### THE INPUT

►

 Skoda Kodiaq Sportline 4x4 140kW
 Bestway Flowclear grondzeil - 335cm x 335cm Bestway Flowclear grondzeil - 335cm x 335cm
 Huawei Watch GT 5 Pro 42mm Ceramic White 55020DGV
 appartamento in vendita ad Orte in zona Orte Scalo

◄
►

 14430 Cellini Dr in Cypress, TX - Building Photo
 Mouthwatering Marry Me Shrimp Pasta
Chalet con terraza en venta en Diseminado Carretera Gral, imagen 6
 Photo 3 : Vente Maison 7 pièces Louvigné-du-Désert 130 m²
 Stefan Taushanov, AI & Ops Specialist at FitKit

◄

Only those lines of the entries above that run from the line containing "Skoda Kodiaq Sportline 4x4 140kW" to the line containing "appartamento in vendita", both included, should be transcribed exactly.

 Skoda Kodiaq Sportline 4x4 140kW
 Bestway Flowclear grondzeil - 335cm x 335cm Bestway Flowclear grondzeil - 335cm x 335cm
 Huawei Watch GT 5 Pro 42mm Ceramic White 55020DGV
 appartamento in vendita ad Orte in zona Orte Scalo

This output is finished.